En Gwendalavir, un marchombre était un homme - ou une femme - libre. Il ne suivait aucune loi, aucune limite, allait même jusqu'à les dépasser ses dernières. Toujours. Libre comme le vent, il n'avait qu'un objectif : l'Harmonie. Il ne cherchait jamais à surpasser les autres, car ce but avait une limite et donc une fin, alors que lorsque l'on cherche à se surpasser soi-même, c'est un objectif infini.
C'était d'excellent grimpeur et combattant, capables de se tirer de n'importe quelle situation. Et l'apprentissage durait 3 ans. Trois longues années où un maître enseignait à un élève qu'il avait choisit tout ce qu'il savait sur la voie, pour aider son élève à ouvrir ses ailes et s'envoler. Trois années d'apprentissage dures, à escalader des tours aussi lisses que du verre, qu'il fasse nuit, pleuve ou même neige. A apprendre toutes les techniques de combat à mains nues, au poignard, ou au tir à l'arc. Et surtout, apprendre à écouter son corps, et le vent.

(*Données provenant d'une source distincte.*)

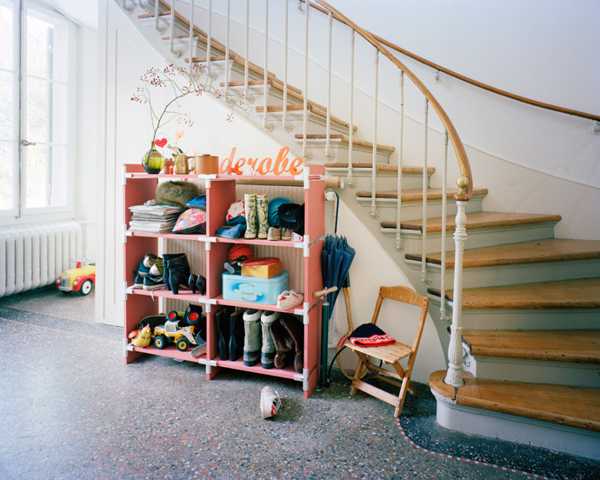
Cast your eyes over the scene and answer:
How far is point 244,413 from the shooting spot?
101 inches

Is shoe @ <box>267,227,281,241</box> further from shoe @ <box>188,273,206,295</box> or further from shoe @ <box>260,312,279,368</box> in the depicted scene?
shoe @ <box>188,273,206,295</box>

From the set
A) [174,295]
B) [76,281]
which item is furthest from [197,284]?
[76,281]

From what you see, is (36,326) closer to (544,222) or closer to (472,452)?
(472,452)

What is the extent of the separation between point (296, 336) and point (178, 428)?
0.87 metres

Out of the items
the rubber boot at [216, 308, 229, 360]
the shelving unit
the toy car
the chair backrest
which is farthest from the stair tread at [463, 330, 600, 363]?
the toy car

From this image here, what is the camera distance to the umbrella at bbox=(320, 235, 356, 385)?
2939mm

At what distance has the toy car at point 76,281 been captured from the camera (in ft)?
15.7

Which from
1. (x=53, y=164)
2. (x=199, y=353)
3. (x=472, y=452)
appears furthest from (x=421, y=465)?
(x=53, y=164)

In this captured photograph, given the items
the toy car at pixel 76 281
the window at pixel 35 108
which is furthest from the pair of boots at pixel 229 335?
the window at pixel 35 108

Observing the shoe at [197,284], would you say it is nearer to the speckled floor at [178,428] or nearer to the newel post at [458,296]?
the speckled floor at [178,428]

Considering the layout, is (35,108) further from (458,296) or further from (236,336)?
(458,296)

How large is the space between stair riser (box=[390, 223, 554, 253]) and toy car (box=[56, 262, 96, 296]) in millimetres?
3421

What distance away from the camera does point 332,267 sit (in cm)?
296

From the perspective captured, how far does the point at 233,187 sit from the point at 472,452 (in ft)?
6.99
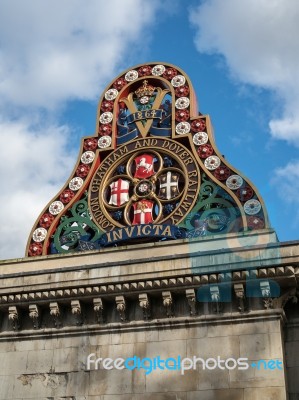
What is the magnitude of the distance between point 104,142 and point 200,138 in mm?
4846

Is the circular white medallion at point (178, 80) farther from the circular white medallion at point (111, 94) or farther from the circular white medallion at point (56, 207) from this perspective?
the circular white medallion at point (56, 207)

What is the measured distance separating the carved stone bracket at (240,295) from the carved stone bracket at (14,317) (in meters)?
8.03

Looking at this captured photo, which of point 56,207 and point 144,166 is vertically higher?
point 144,166

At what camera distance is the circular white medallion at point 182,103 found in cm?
2969

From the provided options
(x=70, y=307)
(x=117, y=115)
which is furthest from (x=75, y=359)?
(x=117, y=115)

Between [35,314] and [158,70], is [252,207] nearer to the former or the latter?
[35,314]

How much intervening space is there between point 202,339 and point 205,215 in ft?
21.8

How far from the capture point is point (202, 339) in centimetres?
2038

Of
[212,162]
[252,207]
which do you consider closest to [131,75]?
[212,162]

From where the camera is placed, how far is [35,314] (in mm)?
22281

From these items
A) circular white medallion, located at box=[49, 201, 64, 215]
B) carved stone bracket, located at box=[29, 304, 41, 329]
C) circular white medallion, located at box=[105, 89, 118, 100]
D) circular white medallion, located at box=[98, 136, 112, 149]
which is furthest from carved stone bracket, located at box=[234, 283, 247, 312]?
circular white medallion, located at box=[105, 89, 118, 100]

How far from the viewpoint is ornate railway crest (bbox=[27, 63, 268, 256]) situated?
25672 mm

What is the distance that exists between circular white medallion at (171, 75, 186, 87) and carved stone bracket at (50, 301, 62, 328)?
13.5 m

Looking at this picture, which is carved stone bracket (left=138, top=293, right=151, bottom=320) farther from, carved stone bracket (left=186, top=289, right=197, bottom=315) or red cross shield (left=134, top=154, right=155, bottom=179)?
red cross shield (left=134, top=154, right=155, bottom=179)
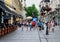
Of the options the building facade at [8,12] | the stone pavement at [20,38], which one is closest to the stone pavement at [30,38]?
the stone pavement at [20,38]

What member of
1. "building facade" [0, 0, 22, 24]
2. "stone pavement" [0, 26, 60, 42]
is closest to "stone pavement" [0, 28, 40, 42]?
"stone pavement" [0, 26, 60, 42]

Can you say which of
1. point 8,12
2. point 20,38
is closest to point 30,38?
point 20,38

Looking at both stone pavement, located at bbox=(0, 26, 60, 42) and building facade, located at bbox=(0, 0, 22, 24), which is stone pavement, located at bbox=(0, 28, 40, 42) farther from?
building facade, located at bbox=(0, 0, 22, 24)

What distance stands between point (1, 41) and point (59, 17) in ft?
182

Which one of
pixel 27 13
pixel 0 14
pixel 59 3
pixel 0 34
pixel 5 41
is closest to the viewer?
pixel 5 41

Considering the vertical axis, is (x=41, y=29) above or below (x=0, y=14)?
below

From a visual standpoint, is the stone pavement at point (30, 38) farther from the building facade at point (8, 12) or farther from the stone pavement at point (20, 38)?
the building facade at point (8, 12)

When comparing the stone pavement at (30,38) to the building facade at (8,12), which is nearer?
the stone pavement at (30,38)

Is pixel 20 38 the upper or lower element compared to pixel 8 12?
lower

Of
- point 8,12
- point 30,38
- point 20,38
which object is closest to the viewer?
point 30,38

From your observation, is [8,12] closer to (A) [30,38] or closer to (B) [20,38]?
(B) [20,38]

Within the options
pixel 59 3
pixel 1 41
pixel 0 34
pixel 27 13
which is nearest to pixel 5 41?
pixel 1 41

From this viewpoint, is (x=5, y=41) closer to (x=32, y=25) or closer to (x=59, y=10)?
(x=32, y=25)

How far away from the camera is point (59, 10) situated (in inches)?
2918
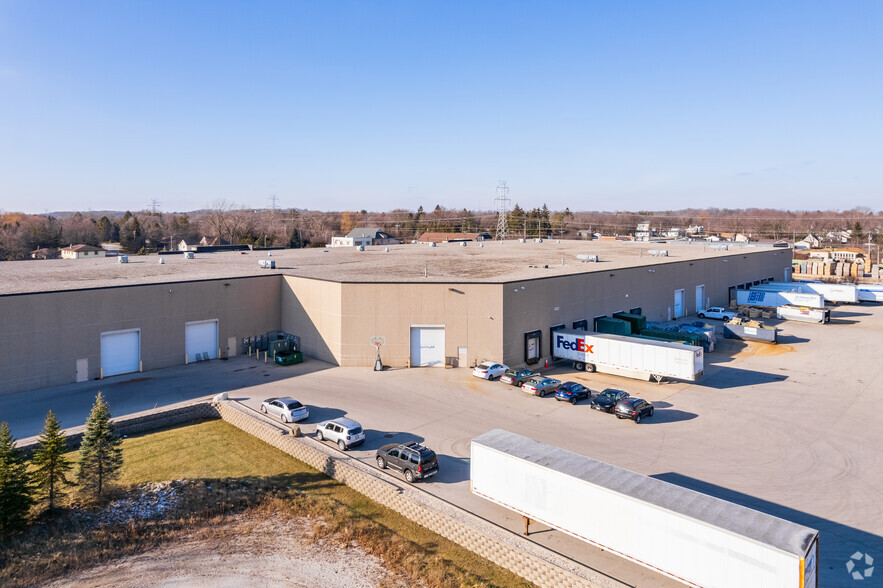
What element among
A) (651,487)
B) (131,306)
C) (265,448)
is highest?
(131,306)

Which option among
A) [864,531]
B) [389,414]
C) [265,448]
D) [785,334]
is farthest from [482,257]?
[864,531]

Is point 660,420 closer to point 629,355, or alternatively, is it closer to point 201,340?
point 629,355

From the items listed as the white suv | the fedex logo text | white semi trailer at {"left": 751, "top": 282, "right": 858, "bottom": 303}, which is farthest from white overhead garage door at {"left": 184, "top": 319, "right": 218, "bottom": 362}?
white semi trailer at {"left": 751, "top": 282, "right": 858, "bottom": 303}

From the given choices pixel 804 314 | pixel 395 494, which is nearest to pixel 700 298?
pixel 804 314

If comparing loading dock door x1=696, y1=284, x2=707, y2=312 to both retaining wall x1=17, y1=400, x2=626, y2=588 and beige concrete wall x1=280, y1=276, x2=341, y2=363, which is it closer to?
beige concrete wall x1=280, y1=276, x2=341, y2=363

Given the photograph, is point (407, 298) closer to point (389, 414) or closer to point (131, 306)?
point (389, 414)

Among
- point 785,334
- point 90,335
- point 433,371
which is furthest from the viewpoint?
point 785,334

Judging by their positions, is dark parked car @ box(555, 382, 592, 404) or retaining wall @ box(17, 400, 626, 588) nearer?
retaining wall @ box(17, 400, 626, 588)
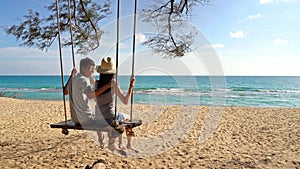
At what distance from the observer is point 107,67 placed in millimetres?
3002

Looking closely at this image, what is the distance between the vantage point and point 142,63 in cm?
454

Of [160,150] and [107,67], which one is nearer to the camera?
[107,67]

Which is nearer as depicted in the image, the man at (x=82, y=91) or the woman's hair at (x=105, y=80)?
the man at (x=82, y=91)

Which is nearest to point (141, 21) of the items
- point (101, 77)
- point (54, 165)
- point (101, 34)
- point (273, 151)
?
point (101, 34)

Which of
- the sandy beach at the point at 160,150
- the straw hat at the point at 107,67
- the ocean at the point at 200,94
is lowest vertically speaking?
the ocean at the point at 200,94

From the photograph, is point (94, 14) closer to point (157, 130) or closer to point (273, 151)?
point (157, 130)

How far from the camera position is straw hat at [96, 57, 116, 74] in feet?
9.71

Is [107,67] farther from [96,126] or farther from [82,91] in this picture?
[96,126]

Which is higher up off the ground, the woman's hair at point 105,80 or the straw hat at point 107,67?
the straw hat at point 107,67

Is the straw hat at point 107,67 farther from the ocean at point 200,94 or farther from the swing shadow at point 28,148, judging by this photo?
the swing shadow at point 28,148

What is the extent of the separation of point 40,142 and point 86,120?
2.15 m

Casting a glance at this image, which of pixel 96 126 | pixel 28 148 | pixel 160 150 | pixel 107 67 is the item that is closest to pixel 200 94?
pixel 160 150

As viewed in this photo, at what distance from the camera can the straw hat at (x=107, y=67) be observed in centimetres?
296

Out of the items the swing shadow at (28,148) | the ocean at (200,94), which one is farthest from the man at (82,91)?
the swing shadow at (28,148)
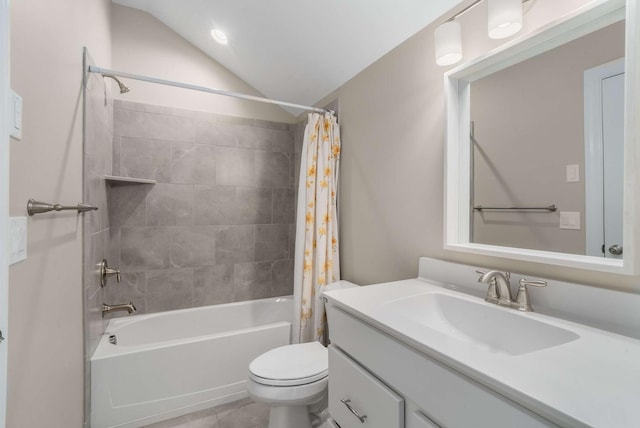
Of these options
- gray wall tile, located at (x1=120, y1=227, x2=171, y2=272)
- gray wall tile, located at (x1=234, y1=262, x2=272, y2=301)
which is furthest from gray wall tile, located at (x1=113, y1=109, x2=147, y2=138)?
gray wall tile, located at (x1=234, y1=262, x2=272, y2=301)

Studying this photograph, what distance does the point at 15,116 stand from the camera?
2.62 ft

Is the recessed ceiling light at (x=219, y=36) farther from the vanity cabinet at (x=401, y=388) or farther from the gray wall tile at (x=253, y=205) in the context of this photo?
the vanity cabinet at (x=401, y=388)

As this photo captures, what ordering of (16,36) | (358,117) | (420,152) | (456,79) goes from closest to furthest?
(16,36)
(456,79)
(420,152)
(358,117)

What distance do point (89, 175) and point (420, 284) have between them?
183cm

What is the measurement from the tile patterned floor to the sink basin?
52.3 inches

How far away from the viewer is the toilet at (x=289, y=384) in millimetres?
1366

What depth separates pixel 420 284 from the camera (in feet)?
4.33

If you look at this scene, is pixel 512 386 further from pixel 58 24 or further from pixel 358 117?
pixel 58 24

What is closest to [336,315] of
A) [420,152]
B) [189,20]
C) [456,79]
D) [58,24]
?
[420,152]

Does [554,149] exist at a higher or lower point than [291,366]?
higher

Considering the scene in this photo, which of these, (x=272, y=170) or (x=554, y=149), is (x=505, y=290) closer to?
(x=554, y=149)

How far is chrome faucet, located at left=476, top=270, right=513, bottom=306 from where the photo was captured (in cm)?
101

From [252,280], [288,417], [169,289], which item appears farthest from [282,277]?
[288,417]

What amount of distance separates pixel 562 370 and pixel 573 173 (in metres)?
0.72
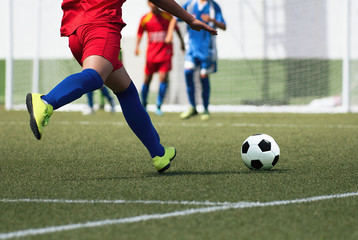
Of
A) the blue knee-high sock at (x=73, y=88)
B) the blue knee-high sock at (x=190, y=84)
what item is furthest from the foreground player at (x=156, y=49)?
the blue knee-high sock at (x=73, y=88)

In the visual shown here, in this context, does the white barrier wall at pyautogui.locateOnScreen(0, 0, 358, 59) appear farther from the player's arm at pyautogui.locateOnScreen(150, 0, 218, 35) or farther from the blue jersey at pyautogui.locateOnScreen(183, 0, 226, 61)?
the player's arm at pyautogui.locateOnScreen(150, 0, 218, 35)

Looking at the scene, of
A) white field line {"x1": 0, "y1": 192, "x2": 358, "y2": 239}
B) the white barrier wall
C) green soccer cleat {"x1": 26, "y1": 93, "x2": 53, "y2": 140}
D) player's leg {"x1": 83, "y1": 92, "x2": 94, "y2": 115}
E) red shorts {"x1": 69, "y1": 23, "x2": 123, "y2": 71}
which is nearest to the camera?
white field line {"x1": 0, "y1": 192, "x2": 358, "y2": 239}

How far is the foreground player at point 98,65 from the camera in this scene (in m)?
3.55

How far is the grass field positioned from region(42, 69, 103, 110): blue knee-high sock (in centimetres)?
52

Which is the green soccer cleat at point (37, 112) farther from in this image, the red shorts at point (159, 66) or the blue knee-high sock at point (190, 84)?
the red shorts at point (159, 66)

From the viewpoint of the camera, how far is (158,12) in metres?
11.1

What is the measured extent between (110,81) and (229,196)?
4.17 feet

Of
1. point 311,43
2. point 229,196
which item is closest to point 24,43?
point 311,43

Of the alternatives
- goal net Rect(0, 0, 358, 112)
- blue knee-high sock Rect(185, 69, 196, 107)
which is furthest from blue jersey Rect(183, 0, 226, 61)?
goal net Rect(0, 0, 358, 112)

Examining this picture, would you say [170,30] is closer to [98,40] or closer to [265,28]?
[265,28]

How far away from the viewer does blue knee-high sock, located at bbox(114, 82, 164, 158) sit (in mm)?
4320

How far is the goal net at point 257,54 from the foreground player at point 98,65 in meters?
9.41

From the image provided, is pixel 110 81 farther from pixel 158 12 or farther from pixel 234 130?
pixel 158 12

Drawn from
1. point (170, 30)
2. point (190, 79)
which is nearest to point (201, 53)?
point (190, 79)
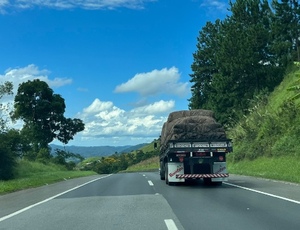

La guilde des marchombres était une guilde qui comptaient peu de membre, quelques petites centaines, tous plus différents les uns que les autres, mais toujours liés dans la même recherche de liberté.
Mais parfois, certains quittaient la voie, recherchant plutôt le pouvoir, et devenaient se qu'on appelait des mercenaires du chaos, et plus précisément des envoleurs. Leur objectif a eux, c'était le Chaos. Chaos contre Harmonie.
La rousse rêvait de devenir marchombre, mais savait pertinemment que c'était impossible. Alors elle se contentait de l'imaginer, ressentir parfois la présence d'Ellana, Jilano et Sayanel à ses côtés, et s'amusait à écrire des poésies marchombres quand l'envie l'en prenait. Et surtout, elle adorait répondre, dans son esprit, à certaines questions, de la manière que les faisaient ces personnages libres : par la réponse du savant, scientifique, et celle du poète, belle et magique.
Quand elle attendit une nouvelle fois Aliosus pour lui montrer son dessin, elle s'imagina marchombre, offrant son visage au vent, en essayant de le déchiffrer.